■ **Required work**
a) Translate this sentence from the NVIDIA and Tesla earnings text into Spanish: "NVIDIA’s Q1 FY2027 print was extraordinary."
b) Rewrite the NVIDIA and Tesla earnings text between "Lens NVIDIA Tesla" and "an Optimus release.", inclusive, swapping "capital-heavy" for "capital-intensive".
c) Write the next part of the NVIDIA and Tesla earnings text, picking up after its last sentence.

■ **Text shown**
** Start **

Data Center Cash vs. A Long-Awaited Robotaxi Moment

NVIDIA’s Q1 FY2027 print was extraordinary. Revenue hit $81.6 billion, up 85.2% year over year, with Data Center alone at $75.25 billion and networking growing 199% YoY. Non-GAAP gross margin held at 75.0%. Jensen Huang framed the moment plainly: “The buildout of AI factories, the largest infrastructure expansion in human history, is accelerating at extraordinary speed.” The board answered with an $80 billion buyback authorization and a dividend hike to $0.25 per share.

Tesla’s Q1 2026 was smaller but symbolically loud. Revenue reached $22.39 billion, up 15.8% YoY, and EPS of $0.41, topping consensus expectations. Automotive gross margin snapped back to 21.1% from 16.2%, helped by lower material costs and one-time warranty and tariff gains. FSD subscriptions climbed to 1.28 million, up 51% YoY. The autonomy story is real now. So is the fact that vehicle deliveries grew only 6% YoY and energy storage revenue fell 12%.

One Sells Shovels. The Other Sells a Vision.

Lens NVIDIA Tesla
Trailing P/E 30 382
Core engine Data Center compute and networking Vehicles today, robotaxi and Optimus tomorrow
Operating margin 65.6% 4.2%
Key vulnerability China compute revenue excluded from guidance Battery pack capacity, BYD pricing, 27 days inventory

NVIDIA collects cash on every physical handoff, locked in by CUDA and $119 billion in supply commitments. Tesla is a capital-heavy automaker asking investors to keep paying for a software future, with a hyper-inflated trailing P/E over 350x on a 5.9% EBIT margin. Prediction markets remain skeptical of the promised milestones: only 11.5% probability is assigned to a California robotaxi launch by year-end and 12.5% to an Optimus release.

** End **

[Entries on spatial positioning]

** Start **

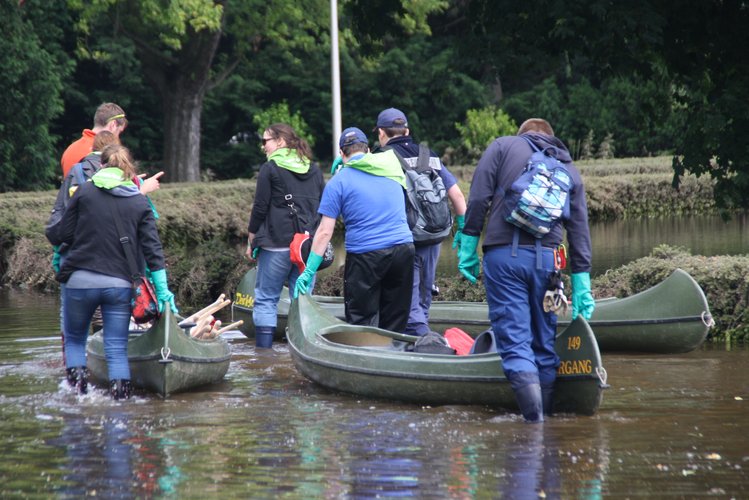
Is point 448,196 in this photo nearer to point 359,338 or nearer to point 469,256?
point 359,338

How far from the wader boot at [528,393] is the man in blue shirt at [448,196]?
82.7 inches

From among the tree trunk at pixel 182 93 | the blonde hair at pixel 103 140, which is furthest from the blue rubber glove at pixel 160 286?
the tree trunk at pixel 182 93

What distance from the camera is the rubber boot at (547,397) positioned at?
733cm

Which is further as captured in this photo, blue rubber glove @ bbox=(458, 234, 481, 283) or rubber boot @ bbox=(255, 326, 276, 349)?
rubber boot @ bbox=(255, 326, 276, 349)

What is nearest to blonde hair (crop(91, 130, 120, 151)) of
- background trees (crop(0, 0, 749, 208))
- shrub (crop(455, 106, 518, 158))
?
background trees (crop(0, 0, 749, 208))

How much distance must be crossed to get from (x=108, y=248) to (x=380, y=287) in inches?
82.4

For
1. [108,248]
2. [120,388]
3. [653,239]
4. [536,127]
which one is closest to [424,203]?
[536,127]

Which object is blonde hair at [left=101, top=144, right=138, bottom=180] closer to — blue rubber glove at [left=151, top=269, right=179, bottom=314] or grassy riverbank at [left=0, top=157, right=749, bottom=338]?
blue rubber glove at [left=151, top=269, right=179, bottom=314]

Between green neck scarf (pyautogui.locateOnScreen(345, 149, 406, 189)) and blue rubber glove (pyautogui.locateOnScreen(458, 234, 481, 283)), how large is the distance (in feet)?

** End **

■ **Results by task**
a) El informe de NVIDIA del primer trimestre del año fiscal 2027 fue extraordinario.

b)
Lens NVIDIA Tesla
Trailing P/E 30 382
Core engine Data Center compute and networking Vehicles today, robotaxi and Optimus tomorrow
Operating margin 65.6% 4.2%
Key vulnerability China compute revenue excluded from guidance Battery pack capacity, BYD pricing, 27 days inventory

NVIDIA collects cash on every physical handoff, locked in by CUDA and $119 billion in supply commitments. Tesla is a capital-intensive automaker asking investors to keep paying for a software future, with a hyper-inflated trailing P/E over 350x on a 5.9% EBIT margin. Prediction markets remain skeptical of the promised milestones: only 11.5% probability is assigned to a California robotaxi launch by year-end and 12.5% to an Optimus release.

c)
The Next Test Is Whether Tesla’s Milestones Compound

I will be watching whether Tesla can scale Cybercab pilot production, Megapack 3, and Optimus lines without further margin dilution. For NVIDIA, the question is Q2 FY27 guidance of $91 billion in revenue, delivered without any China compute contribution. That is a heavier lift than it sounds.

Why I Lean NVIDIA Over Tesla Right Now

If you want AI exposure that pays its own way, I lean NVIDIA. At $195.55 with a P/E near 30, you are paying for realized cash flow, not a Miami marketing push. Tesla at $419.77 may reward a turnaround investor if Robotaxi scales, but the valuation leaves almost no room for slippage. I would rather own the picks and shovels than another “imminent” promise.

Contact [email protected] for any questions or corrections.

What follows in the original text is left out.